### Excerpted passage
Beingmate takes toll on Fonterra result
"Beingmate's continued underperformance is unacceptable." Fonterra chairman John Wilson
Fonterra, New Zealand’s largest company, has posted a net $348 million loss for the six months ended January 31, after writing down its investment in Chinese company Beingmate by $405m.
The result was on revenue of $9.8 billion, but the loss is 183 per cent below last year’s after-tax return.
At the same time the dairy giant has lifted its farmgate forecast price to $6.55 per kilogram of milksolids from $6.40, but with a revised forecast earnings per share range of 25 cents to 35c.
By contrast, rival minnow Synlait Milk posted a record half-year after-tax profit of $40.7m, compared with $10.6m for the same period last year.
Fonterra chairman John Wilson described the performance of Beingmate as ‘‘unacceptable’’. In 2015 Fonterra took an 18.8 per cent stake in the company, costing $750m. Since then Beingmate’s share price has plummeted, amid a crisis of management and difficulties over new infant formula regulations.
‘‘While we appreciate the substantial opportunity and privilege of our business in China, our shareholders and unitholders will be rightfully disappointed with this outcome,’’ Wilson said.
‘‘Beingmate’s continued underperformance is unacceptable. The turnaround of the investment is a key priority for our senior management team.

### Exercise 1
Filter the records down to the lines that contain the string "list", and copy each of those lines.

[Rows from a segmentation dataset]
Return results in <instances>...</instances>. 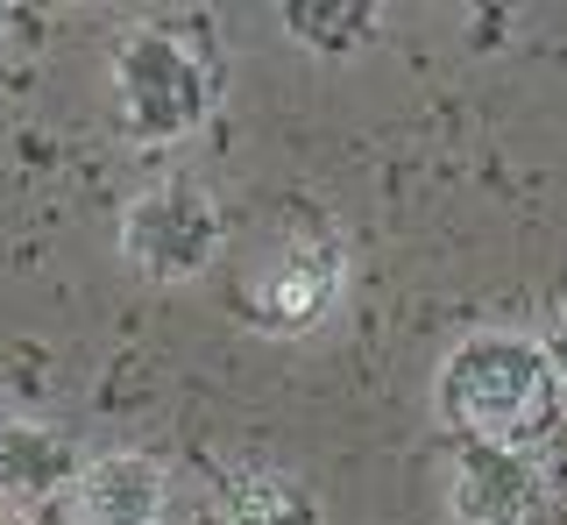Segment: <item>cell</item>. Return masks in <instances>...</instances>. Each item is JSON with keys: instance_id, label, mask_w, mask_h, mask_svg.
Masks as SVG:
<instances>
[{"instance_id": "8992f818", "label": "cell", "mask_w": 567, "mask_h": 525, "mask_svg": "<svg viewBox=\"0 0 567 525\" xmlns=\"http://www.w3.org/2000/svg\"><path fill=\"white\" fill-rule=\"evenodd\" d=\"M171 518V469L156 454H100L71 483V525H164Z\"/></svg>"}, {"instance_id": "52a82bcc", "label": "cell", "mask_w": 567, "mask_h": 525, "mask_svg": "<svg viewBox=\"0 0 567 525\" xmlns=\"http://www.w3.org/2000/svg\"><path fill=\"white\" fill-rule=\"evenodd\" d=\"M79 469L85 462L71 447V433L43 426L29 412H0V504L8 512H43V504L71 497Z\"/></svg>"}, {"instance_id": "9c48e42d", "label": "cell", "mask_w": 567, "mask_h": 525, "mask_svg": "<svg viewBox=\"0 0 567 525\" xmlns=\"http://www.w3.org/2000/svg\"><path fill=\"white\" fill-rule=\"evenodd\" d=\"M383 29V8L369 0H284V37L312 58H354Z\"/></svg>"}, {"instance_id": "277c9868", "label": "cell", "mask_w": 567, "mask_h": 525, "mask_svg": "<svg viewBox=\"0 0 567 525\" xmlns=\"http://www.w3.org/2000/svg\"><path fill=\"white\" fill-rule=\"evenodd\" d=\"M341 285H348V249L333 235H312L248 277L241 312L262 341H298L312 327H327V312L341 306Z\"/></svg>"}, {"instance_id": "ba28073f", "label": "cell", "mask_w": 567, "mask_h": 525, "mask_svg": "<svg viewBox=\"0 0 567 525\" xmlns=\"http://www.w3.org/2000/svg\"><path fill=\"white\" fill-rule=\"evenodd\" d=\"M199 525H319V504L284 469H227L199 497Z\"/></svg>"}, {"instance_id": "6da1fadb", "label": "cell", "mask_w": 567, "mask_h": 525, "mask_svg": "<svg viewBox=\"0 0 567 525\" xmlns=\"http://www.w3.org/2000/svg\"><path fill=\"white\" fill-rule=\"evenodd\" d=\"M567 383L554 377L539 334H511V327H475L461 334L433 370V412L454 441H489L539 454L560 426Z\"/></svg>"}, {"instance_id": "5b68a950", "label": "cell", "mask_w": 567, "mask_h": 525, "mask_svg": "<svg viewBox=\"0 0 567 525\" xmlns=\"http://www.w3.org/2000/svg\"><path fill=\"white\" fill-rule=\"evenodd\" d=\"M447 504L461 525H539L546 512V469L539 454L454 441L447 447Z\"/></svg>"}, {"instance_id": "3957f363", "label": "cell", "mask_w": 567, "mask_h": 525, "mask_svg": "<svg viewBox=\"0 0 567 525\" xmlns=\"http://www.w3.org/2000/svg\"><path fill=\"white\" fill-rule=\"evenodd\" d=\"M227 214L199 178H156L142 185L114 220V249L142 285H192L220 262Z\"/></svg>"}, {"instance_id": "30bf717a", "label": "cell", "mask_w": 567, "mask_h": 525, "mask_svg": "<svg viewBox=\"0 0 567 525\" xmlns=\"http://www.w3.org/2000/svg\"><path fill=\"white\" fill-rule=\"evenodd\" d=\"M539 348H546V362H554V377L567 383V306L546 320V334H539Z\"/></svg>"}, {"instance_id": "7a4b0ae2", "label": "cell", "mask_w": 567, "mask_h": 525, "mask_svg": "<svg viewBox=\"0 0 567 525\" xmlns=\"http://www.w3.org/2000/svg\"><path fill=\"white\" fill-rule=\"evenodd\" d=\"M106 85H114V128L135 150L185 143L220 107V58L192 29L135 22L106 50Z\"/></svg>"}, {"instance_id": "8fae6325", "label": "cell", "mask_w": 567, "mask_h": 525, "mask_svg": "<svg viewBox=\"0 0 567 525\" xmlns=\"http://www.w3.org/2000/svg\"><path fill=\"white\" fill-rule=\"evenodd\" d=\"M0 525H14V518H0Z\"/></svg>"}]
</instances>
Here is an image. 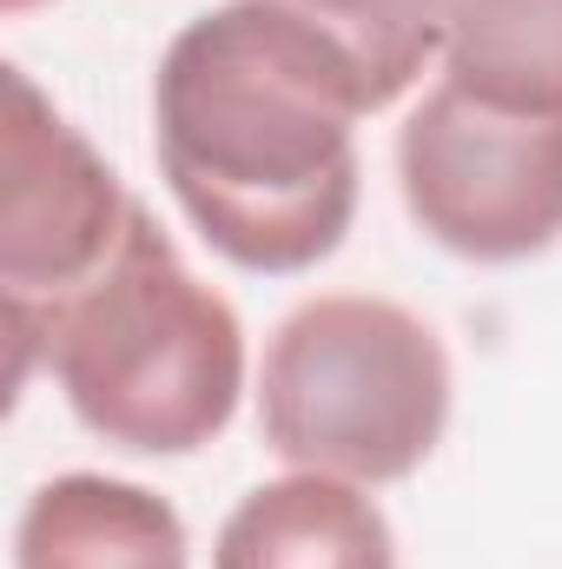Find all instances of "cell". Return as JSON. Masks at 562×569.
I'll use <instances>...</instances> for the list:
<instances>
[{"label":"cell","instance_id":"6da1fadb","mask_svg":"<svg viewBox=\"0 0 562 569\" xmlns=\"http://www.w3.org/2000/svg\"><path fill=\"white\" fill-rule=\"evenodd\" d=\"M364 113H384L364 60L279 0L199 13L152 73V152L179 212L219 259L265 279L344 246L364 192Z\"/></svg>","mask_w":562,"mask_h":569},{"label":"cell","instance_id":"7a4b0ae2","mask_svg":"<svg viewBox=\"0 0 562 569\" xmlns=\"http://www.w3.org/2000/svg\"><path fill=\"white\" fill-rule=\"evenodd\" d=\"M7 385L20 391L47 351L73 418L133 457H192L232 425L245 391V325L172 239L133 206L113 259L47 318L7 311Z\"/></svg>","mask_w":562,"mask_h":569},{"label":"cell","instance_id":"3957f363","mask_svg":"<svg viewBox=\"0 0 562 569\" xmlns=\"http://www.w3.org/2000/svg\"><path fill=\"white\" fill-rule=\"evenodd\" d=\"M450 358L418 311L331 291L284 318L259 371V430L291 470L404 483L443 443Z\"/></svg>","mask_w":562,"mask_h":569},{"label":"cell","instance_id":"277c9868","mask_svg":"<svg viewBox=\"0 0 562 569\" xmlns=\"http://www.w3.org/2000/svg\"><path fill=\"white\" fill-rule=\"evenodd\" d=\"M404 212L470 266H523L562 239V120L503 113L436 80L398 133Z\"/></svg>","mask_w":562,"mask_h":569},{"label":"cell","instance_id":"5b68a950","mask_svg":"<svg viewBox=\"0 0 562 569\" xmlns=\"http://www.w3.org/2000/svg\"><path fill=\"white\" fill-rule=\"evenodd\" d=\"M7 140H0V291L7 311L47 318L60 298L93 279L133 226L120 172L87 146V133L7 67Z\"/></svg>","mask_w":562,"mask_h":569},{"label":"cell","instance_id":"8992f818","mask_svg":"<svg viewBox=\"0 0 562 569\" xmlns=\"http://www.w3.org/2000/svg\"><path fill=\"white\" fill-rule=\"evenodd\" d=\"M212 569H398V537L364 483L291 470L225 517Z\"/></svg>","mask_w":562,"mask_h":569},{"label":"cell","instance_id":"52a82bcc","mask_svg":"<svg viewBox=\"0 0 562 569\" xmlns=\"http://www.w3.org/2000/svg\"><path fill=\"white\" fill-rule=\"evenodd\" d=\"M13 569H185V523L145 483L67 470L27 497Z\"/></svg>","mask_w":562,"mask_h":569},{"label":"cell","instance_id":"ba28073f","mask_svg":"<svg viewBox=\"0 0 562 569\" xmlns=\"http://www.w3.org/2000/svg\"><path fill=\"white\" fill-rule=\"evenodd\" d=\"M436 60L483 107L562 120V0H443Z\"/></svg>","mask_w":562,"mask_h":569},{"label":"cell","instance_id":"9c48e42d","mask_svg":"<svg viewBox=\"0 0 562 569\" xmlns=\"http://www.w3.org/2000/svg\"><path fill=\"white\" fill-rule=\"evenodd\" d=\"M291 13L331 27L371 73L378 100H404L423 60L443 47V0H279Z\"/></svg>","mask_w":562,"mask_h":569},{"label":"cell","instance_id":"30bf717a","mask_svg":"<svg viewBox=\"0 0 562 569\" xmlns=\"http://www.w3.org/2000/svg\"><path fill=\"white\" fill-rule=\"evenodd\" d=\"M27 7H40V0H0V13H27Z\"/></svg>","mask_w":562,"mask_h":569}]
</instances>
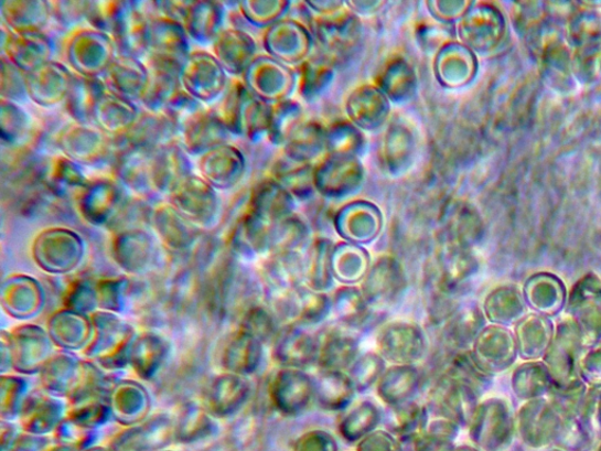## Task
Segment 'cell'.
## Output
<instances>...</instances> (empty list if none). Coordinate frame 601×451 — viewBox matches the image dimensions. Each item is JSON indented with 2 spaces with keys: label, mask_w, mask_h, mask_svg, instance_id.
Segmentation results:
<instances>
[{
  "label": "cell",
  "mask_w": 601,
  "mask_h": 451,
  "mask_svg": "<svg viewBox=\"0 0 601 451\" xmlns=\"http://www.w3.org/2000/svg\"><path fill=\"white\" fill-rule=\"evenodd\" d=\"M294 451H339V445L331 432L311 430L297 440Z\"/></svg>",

### Exercise 2
Carry on the news report on Fonterra's half-year loss, starting after its final sentence.

### Exercise response 1
I'll use <instances>...</instances> for the list:
<instances>...</instances> (empty list if none). Coordinate frame 601×451 — viewBox matches the image dimensions. Each item is JSON indented with 2 spaces with keys: label, mask_w, mask_h, mask_svg, instance_id.

### Exercise response 2
‘‘The opportunity in the Chinese infant formula market remains, as does the potential for our Beingmate partnership – but an immediate business transformation is needed for Beingmate to benefit from the ongoing changes in the market.’’
He said Fonterra’s Greater China business continued to perform well overall but the Beingmate investment had been reassessed to reflect a fair value.
Wilson said the board had now assessed the carrying value of Beingmate at $244m, an impairment of $405m.
According to Dairynz statistics for the 2015-16 season, the 15c lift in milk price forecast means an extra $279.28m to the economy nationally.
For the average dairy farmer milking a 419-cow herd producing 373 kilograms of milksolids per cow, it will provide an extra $23,443 a year.
Analyst Mark Lister of Craigs Investment Partners said the result was largely as expected.
While there were some negatives such as Beingmate and the Danone court payout of $183m, operational results had picked up during the second quarter.
He said debt levels had risen to 52 per cent, when Fonterra would prefer them to be between 40 per cent and 45 per cent.
Federated Farmers dairy chairman Chris Lewis called the result a mixed bag. The 15c lift in the milk price was a positive, reflecting global dairy prices over the past six to 12 months.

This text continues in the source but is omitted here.